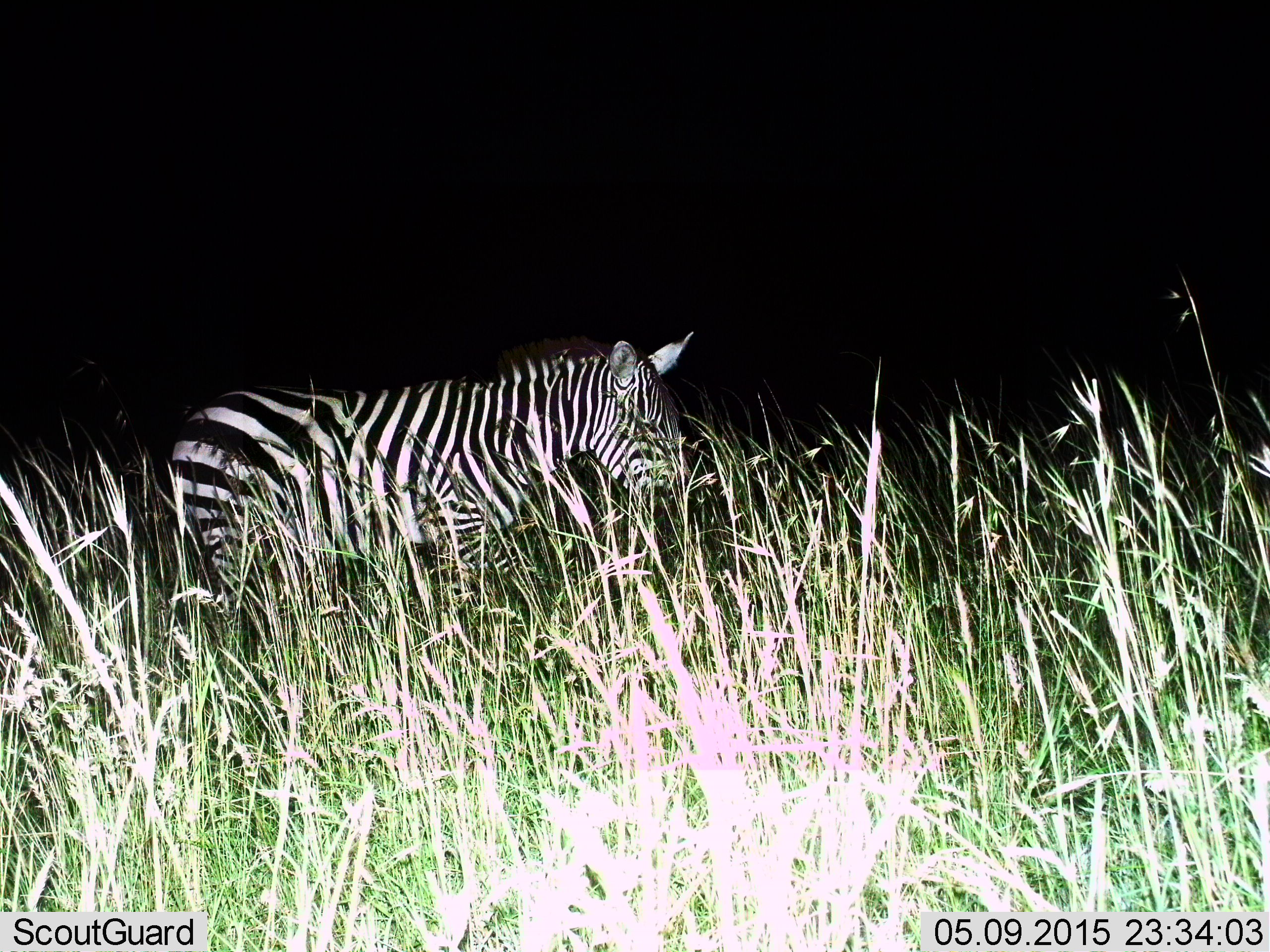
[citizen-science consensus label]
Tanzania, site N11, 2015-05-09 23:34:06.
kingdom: Animalia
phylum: Chordata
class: Mammalia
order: Perissodactyla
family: Equidae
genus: Equus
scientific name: Equus quagga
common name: plains zebra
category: zebra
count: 1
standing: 60%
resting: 0%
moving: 40%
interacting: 0%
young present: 0%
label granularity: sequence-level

━━━━━━━━━━━━━━━━

(What the task asks)
The records above need to be copied exactly, though not their pictures.

(Solution)
[citizen-science consensus label]
Tanzania, site N11, 2015-05-09 23:34:06.
kingdom: Animalia
phylum: Chordata
class: Mammalia
order: Perissodactyla
family: Equidae
genus: Equus
scientific name: Equus quagga
common name: plains zebra
category: zebra
count: 1
standing: 60%
resting: 0%
moving: 40%
interacting: 0%
young present: 0%
label granularity: sequence-level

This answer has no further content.